Contenido del conjunto:
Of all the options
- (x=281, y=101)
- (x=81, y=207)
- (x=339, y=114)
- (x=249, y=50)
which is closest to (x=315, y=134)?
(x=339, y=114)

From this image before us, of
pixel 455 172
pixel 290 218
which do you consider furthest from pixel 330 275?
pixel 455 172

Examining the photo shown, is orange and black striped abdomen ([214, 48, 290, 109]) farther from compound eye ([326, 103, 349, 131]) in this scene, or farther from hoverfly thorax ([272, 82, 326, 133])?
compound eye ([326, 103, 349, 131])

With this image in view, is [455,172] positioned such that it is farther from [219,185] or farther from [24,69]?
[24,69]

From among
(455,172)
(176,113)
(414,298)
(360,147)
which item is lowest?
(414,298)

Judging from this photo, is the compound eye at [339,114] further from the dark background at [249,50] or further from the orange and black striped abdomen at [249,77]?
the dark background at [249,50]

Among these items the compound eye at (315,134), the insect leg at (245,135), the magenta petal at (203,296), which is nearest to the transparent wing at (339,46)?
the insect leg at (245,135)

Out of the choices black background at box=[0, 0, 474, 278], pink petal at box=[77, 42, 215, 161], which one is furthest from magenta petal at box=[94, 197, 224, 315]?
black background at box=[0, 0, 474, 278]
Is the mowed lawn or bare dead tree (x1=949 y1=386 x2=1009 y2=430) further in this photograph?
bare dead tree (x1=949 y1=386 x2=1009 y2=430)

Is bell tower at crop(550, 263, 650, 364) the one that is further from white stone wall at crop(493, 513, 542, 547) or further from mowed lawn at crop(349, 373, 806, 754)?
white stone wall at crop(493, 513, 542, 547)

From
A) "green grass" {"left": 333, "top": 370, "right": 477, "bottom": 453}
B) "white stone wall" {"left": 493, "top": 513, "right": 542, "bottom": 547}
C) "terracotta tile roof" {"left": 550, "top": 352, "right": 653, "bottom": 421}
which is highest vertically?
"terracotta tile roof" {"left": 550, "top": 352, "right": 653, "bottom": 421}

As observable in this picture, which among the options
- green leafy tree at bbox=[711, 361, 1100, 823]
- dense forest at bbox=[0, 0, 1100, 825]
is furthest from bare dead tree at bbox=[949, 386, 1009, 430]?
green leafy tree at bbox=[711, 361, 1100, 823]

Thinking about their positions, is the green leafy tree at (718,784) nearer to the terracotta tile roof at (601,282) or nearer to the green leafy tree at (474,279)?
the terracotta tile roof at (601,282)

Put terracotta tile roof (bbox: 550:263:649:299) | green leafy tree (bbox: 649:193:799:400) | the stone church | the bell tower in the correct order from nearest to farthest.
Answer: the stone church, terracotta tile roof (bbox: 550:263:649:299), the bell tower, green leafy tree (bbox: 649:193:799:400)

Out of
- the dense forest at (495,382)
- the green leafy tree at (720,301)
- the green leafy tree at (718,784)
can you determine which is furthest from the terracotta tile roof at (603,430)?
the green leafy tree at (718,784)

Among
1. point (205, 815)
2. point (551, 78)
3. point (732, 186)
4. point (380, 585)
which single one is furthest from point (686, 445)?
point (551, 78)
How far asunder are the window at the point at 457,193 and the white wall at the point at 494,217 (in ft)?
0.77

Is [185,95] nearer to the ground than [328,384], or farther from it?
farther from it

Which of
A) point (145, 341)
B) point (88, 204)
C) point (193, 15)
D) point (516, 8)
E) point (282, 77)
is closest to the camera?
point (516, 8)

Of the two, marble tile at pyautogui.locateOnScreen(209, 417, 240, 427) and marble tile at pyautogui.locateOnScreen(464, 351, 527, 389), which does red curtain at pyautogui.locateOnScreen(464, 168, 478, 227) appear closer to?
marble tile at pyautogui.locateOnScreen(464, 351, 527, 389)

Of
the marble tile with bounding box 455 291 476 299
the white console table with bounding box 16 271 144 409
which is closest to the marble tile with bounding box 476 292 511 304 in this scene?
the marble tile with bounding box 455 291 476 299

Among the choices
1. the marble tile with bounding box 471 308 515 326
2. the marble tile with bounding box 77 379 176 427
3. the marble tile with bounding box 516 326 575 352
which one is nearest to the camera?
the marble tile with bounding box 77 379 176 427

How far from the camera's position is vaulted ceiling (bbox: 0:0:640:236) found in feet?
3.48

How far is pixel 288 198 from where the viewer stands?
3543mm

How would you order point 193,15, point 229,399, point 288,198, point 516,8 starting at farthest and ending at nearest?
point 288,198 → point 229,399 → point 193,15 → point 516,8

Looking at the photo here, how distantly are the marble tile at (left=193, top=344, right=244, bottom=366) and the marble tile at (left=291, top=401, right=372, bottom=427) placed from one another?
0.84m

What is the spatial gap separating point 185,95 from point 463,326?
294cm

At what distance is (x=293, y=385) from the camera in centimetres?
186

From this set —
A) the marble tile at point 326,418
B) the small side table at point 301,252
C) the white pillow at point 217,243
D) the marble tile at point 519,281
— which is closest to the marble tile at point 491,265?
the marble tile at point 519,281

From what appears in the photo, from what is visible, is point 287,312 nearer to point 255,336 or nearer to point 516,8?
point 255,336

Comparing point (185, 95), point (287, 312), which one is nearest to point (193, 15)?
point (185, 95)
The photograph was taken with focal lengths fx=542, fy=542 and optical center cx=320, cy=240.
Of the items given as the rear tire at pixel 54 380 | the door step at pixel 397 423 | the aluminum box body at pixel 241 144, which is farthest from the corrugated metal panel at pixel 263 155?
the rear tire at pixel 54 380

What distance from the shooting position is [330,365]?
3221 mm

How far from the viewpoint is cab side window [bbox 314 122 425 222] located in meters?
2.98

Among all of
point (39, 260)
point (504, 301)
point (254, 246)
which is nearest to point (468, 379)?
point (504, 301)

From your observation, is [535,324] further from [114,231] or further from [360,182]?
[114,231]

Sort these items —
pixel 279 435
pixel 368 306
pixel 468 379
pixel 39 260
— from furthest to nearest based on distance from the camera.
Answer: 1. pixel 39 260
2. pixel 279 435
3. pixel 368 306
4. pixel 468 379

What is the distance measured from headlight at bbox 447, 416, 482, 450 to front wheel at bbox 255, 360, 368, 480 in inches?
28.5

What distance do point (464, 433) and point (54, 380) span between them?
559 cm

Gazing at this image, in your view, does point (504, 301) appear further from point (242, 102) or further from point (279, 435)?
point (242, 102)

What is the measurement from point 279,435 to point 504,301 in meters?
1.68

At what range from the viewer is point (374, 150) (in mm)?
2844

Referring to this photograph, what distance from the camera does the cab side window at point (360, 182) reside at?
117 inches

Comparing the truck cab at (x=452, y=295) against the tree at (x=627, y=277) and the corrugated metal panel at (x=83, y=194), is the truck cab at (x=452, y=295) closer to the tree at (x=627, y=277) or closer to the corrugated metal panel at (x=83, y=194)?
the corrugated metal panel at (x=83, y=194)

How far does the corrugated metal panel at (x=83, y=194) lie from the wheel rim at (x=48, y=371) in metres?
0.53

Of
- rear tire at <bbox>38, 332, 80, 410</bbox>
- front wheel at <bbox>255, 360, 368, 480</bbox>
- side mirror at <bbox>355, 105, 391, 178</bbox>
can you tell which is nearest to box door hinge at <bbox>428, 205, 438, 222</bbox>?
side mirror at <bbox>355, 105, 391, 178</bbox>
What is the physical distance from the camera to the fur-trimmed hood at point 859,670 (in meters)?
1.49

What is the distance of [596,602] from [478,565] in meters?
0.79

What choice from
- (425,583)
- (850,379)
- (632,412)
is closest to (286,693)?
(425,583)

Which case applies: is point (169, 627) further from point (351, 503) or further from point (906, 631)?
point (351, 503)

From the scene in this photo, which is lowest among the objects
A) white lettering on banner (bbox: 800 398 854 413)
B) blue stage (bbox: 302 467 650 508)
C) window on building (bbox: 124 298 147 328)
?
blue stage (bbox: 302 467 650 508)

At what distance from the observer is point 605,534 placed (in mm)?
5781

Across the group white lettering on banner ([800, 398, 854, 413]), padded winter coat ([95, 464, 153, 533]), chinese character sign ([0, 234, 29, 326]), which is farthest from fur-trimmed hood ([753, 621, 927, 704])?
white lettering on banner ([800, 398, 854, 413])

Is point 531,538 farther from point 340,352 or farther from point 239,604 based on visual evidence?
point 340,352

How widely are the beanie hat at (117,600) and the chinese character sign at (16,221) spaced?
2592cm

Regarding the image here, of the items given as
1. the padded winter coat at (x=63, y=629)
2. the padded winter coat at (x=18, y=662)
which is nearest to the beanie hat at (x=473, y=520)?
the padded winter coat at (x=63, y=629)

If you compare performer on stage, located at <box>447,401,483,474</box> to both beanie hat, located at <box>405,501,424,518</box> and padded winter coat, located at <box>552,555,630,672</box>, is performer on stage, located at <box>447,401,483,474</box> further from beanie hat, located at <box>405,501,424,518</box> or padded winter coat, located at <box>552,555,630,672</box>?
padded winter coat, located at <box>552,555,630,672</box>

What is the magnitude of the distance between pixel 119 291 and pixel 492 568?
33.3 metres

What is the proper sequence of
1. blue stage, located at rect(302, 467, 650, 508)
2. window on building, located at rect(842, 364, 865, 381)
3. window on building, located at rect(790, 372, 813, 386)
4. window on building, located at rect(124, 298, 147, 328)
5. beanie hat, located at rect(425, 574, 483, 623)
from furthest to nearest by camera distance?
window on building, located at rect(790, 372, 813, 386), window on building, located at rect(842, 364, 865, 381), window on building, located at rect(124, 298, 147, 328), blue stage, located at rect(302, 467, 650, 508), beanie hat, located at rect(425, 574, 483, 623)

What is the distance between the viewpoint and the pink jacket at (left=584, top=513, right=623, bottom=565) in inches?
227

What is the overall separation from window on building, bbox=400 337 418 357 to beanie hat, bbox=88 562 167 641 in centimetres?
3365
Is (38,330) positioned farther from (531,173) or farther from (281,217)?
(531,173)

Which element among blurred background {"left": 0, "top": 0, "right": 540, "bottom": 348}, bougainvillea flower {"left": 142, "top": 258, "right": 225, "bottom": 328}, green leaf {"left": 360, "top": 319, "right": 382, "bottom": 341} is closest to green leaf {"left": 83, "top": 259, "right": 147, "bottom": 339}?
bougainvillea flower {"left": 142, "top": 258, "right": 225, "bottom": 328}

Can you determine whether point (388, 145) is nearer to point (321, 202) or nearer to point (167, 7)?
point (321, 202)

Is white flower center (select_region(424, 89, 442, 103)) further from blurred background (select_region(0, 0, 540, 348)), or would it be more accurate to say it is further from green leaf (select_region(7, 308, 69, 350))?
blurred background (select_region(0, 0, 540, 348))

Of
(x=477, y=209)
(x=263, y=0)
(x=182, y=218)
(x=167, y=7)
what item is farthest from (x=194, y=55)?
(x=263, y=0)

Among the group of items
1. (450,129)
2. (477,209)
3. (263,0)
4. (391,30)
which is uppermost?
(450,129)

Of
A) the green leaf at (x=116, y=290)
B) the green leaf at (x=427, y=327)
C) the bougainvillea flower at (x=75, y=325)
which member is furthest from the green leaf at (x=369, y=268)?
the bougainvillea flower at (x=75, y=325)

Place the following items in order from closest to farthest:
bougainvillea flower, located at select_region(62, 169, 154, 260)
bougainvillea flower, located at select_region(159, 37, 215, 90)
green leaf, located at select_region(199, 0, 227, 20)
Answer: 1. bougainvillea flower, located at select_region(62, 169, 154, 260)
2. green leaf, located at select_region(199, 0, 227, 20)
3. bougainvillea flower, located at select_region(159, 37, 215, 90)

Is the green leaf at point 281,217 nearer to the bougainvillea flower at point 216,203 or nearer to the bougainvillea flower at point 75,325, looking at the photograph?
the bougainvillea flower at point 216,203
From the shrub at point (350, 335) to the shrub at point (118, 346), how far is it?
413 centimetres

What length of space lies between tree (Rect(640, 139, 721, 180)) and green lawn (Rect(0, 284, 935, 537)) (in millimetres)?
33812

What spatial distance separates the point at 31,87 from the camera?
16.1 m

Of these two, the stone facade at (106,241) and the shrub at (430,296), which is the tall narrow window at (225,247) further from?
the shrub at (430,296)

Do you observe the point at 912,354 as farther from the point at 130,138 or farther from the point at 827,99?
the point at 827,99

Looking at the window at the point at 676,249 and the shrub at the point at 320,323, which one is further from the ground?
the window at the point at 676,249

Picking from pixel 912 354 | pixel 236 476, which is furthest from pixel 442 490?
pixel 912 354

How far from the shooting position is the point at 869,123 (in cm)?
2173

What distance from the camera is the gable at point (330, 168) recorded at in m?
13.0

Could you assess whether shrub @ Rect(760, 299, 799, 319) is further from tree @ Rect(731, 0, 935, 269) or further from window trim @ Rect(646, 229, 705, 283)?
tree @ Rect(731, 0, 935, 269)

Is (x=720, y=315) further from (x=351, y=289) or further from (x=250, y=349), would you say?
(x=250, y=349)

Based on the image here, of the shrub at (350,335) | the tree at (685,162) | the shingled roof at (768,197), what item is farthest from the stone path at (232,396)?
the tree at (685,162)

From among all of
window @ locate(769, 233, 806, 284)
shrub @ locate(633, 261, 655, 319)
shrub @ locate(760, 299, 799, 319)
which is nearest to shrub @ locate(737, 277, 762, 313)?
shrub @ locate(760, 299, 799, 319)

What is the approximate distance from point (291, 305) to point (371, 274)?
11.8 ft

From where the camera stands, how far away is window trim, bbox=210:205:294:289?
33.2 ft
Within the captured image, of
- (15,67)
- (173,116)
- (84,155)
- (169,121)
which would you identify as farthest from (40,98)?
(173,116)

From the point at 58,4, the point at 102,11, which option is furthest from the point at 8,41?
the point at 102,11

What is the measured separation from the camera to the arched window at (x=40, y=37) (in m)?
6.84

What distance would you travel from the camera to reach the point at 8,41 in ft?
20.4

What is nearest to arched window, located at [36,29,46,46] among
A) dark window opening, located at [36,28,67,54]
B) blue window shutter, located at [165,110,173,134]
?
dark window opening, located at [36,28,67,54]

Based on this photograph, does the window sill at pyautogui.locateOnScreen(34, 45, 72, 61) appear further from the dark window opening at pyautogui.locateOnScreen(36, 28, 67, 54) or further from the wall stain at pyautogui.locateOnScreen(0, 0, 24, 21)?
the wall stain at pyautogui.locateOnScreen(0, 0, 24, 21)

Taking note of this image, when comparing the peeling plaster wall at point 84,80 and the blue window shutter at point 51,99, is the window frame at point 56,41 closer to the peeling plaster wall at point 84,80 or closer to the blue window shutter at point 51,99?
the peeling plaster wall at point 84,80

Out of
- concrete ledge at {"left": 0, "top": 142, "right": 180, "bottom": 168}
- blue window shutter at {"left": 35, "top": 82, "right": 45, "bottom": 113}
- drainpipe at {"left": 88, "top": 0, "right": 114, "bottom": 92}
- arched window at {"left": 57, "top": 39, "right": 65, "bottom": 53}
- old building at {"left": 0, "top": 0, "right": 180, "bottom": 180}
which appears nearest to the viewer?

Objetivo: Actualiza el tramo que va desde la línea con "Across the group" hasta la línea con "33.3 metres" cambiando "beanie hat" por "knit cap" y deja todo lo demás tal cual.

Respuesta completa:
Across the group white lettering on banner ([800, 398, 854, 413]), padded winter coat ([95, 464, 153, 533]), chinese character sign ([0, 234, 29, 326]), which is farthest from fur-trimmed hood ([753, 621, 927, 704])?
white lettering on banner ([800, 398, 854, 413])

Is point 531,538 farther from point 340,352 or farther from point 239,604 based on visual evidence?
point 340,352

How widely are the knit cap at (117,600) and the chinese character sign at (16,221) spaced?
2592cm

Regarding the image here, of the items given as
1. the padded winter coat at (x=63, y=629)
2. the padded winter coat at (x=18, y=662)
which is nearest to the knit cap at (x=473, y=520)?
the padded winter coat at (x=63, y=629)

If you compare performer on stage, located at <box>447,401,483,474</box> to both knit cap, located at <box>405,501,424,518</box> and padded winter coat, located at <box>552,555,630,672</box>, is performer on stage, located at <box>447,401,483,474</box> further from knit cap, located at <box>405,501,424,518</box> or padded winter coat, located at <box>552,555,630,672</box>?
padded winter coat, located at <box>552,555,630,672</box>

What is the magnitude of the distance between pixel 119 291 and pixel 492 568?
33.3 metres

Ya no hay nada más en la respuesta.